> **文書の抜粋**:

----

日本人のこころ 31
東京・福島─高村光太郎『智恵子抄』

(APTF『真の家庭』252号[2019年10月]より)

ジャーナリスト 高嶋 久

一ばんぢかに永遠を感じる
 憧れの純愛と現実の性愛との間で揺れ動く高校時代、私が愛読していたのが朱色の表紙も鮮やかな『智恵子抄』です。中でも「僕等」の「僕はあなたをおもふたびに/一ばんぢかに永遠を感じる/僕があり あなたがある/自分はこれに尽きてゐる/…」というフレーズに強く引かれました。

 有限で相対的な存在の人間が、なぜ永遠性や絶対性を求めるのかが大きな疑問でした。工学系の技術者にでもなろうかと受験勉強をしながら、それに飽き足らない自分を感じていたのです。清楚な同級生の女性を憧憬しながら、官能的な女子高生に心を奪われたり、それなりの青春でした。振り返ってみると、自分の中にある女性像の揺れがそのまま反映されていたにすぎないことに気づきます。母親との間で形成され始めた男子の女性像は、年齢を重ね、いろいろな女性とふれあうことで成長していくのです。

----

> **問題と課題**:
**a.** 『智恵子抄』をめぐる文章では、筆者が高校時代に愛読していた本の表紙は何色だと書かれていますか。
**b.** 『智恵子抄』をめぐる文章にある「有限で相対的な存在の人間が、なぜ永遠性や絶対性を求めるのかが大きな疑問でした。」を英語に訳してください。
この資料は別の出典から取ったものです。

スライドのグラフ読み取りデータ:

----

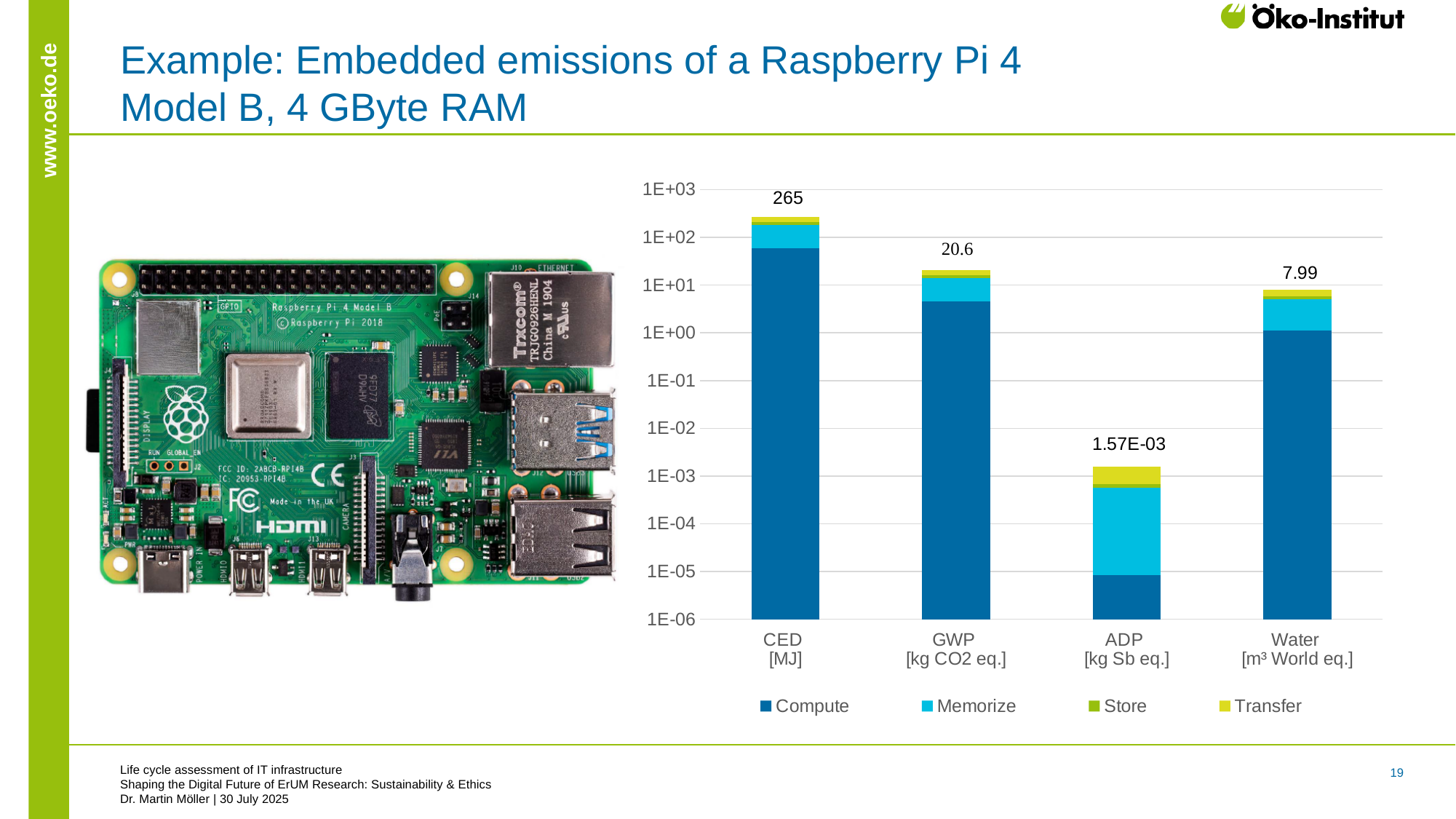
Which category has the highest labelled total? CED What is the total value labelled for the ADP bar? 1.57E-03 Which has the larger labelled total, GWP or Water? GWP How many categories are shown on the x axis? 4 What is the total value labelled for the Water bar? 7.99 What kind of chart is shown on the slide? Stacked bar chart What is the difference between the labelled totals of CED and GWP? 244.4 What is the total value labelled for the CED bar? 265 What is the total value labelled for the GWP bar? 20.6 Which category has the lowest labelled total? ADP How many series does the legend list? 4 Is the Compute segment of the CED bar greater or less than 1E+02? less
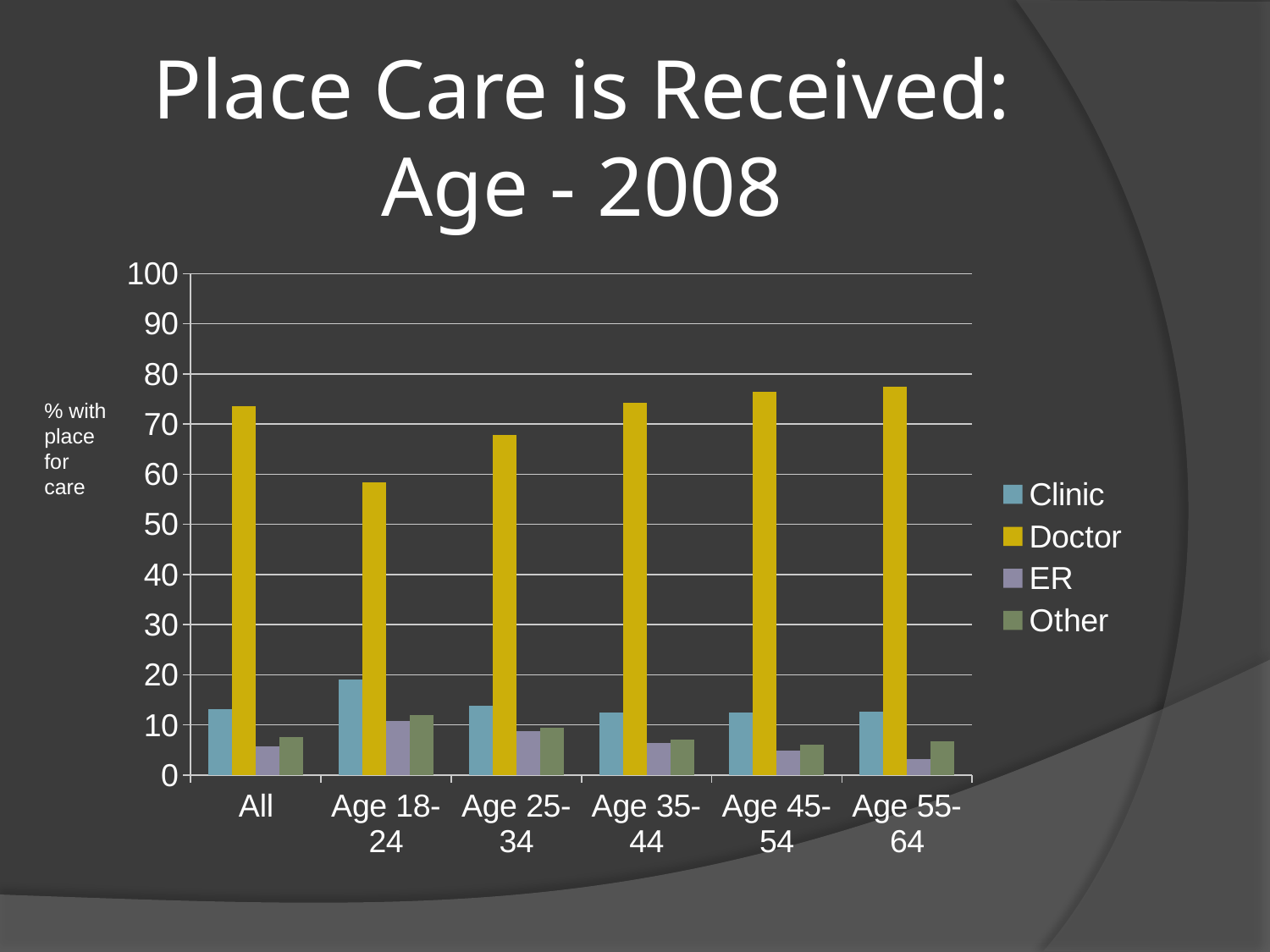
Which category has the highest ER value? Age 18-24 Is the Doctor value for Age 18-24 greater or less than 50? greater Is the Doctor value for All greater or less than 70? greater What kind of chart is shown on the slide? bar chart Is the ER value for Age 55-64 greater or less than 10? less Which category has the lowest Doctor value? Age 18-24 How many age categories are shown on the x axis? 5 Does the Doctor value rise or fall from Age 18-24 to Age 55-64? rise Which category has the highest Clinic value? Age 18-24 How many series does the legend list? 4 For the All category, which is larger, the Doctor value or the Clinic value? Doctor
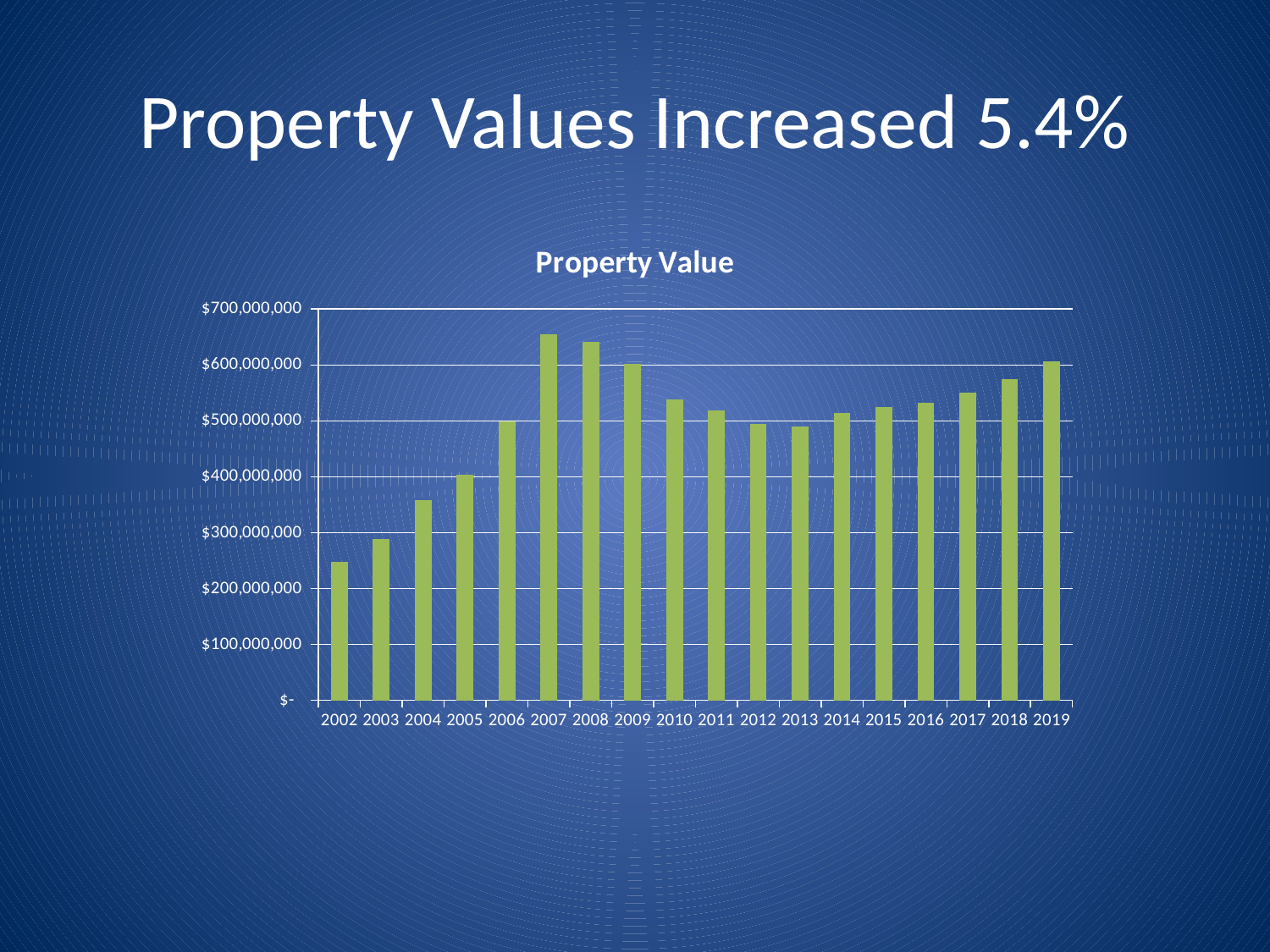
Which year has a higher property value, 2004 or 2018? 2018 Which year has the lowest property value? 2002 What kind of chart is shown on the slide? bar chart Is the property value for 2018 greater or less than $500,000,000? greater Is the property value for 2004 greater or less than $400,000,000? less Which year has a higher property value, 2007 or 2013? 2007 Is the property value for 2002 greater or less than $300,000,000? less What is the title of the chart? Property Value How many years are shown on the x axis of the chart? 18 Do property values rise or fall from 2002 to 2007? rise Which year has the highest property value? 2007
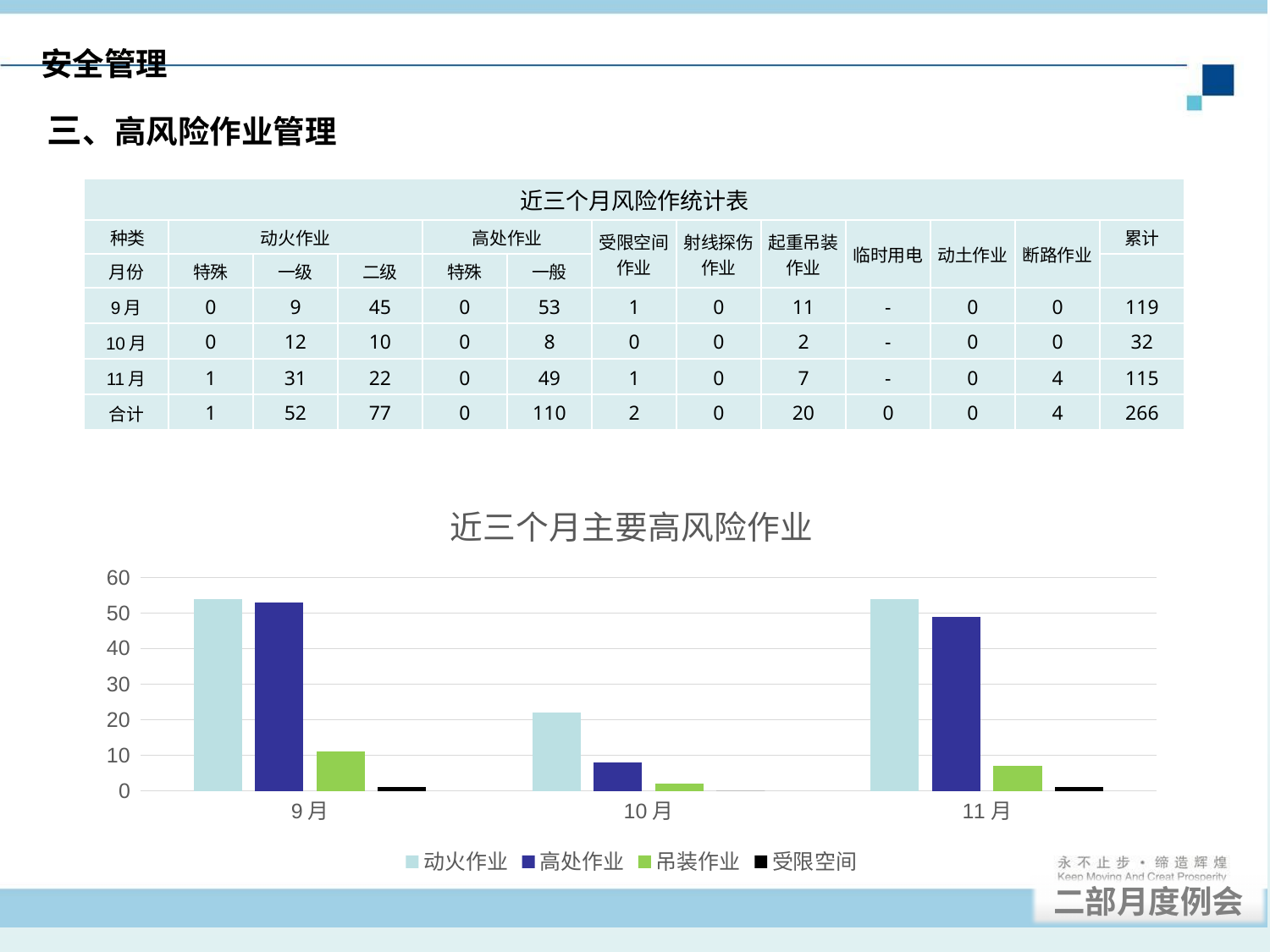
How many series does the chart legend list? 4 What is the title of the chart? 近三个月主要高风险作业 Is the value for 高处作业 in 11月 greater or less than 40? greater Which series has the highest value in 10月? 动火作业 What kind of chart is shown on the slide? bar chart Is the value for 高处作业 in 10月 greater or less than 10? less How many month categories are shown on the x axis of the chart? 3 In 11月, which is larger, 动火作业 or 高处作业? 动火作业 Is the value for 动火作业 in 10月 greater or less than 30? less Which series has the lowest value in 9月? 受限空间 Which colour represents 受限空间 in the chart legend? black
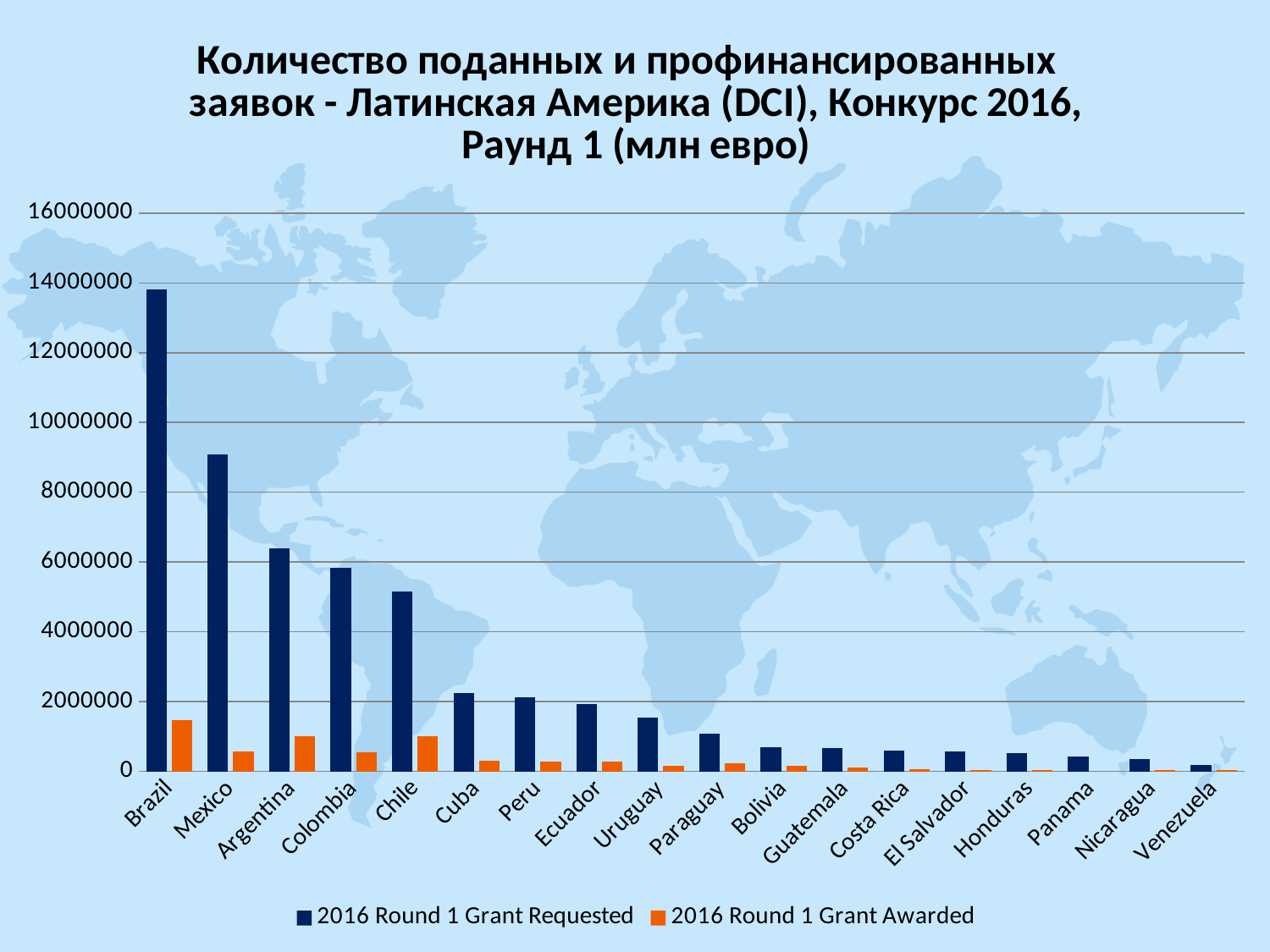
Is the 2016 Round 1 Grant Requested value for Brazil greater or less than 12000000? greater Do the 2016 Round 1 Grant Requested values rise or fall from Brazil to Venezuela along the x axis? fall Which country has the highest 2016 Round 1 Grant Awarded value? Brazil Is the 2016 Round 1 Grant Awarded value for Brazil greater or less than 2000000? less Which country has the highest 2016 Round 1 Grant Requested value? Brazil What kind of chart is shown on the slide? bar chart How many series does the legend list? 2 Is the 2016 Round 1 Grant Requested value for Mexico greater or less than 10000000? less Which has the larger 2016 Round 1 Grant Requested value, Mexico or Argentina? Mexico How many countries are shown on the x axis? 18 Which country has the lowest 2016 Round 1 Grant Requested value? Venezuela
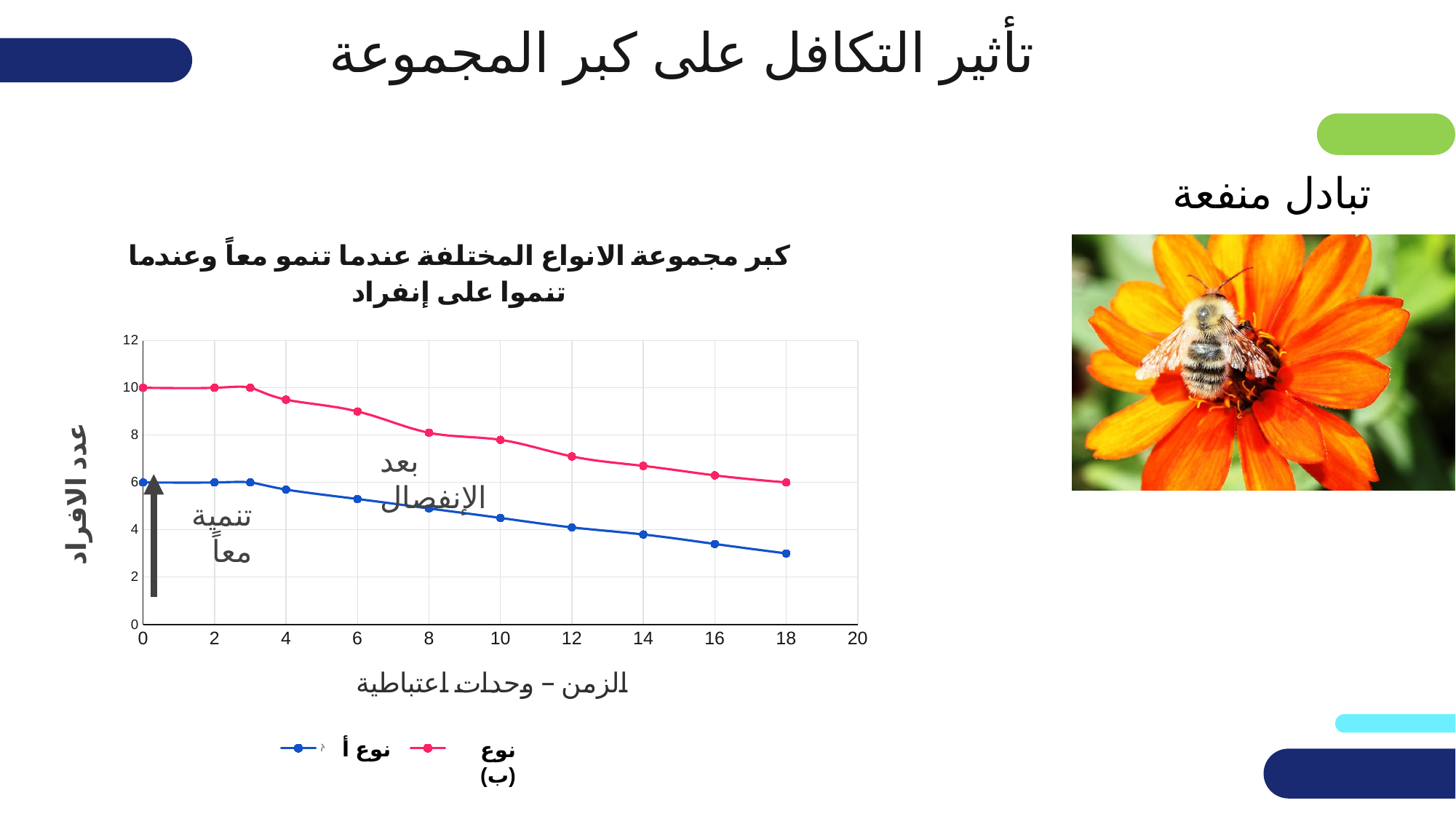
Is the value for نوع (ب) at time 6 greater or less than 8? greater How many series does the chart legend list? 2 What is the title of the x axis? الزمن – وحدات اعتباطية Which series has the highest value on the chart? نوع (ب) How many data points are plotted for the series نوع (ب)? 11 What kind of chart is shown on the slide? line chart What is the value of نوع أ at time 0? 6 Is the value for نوع أ at time 18 greater or less than 4? less What is the difference between نوع (ب) and نوع أ at time 0? 4 Do the values of نوع أ rise or fall as time increases along the x axis? fall What is the value of نوع (ب) at time 0? 10 Which series has the higher value at time 10, نوع أ or نوع (ب)? نوع (ب)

----

> **想定される答え**:
**a.** 朱色です。

**b.** Why human beings, who are finite and relative beings, seek eternity and absoluteness was a big question.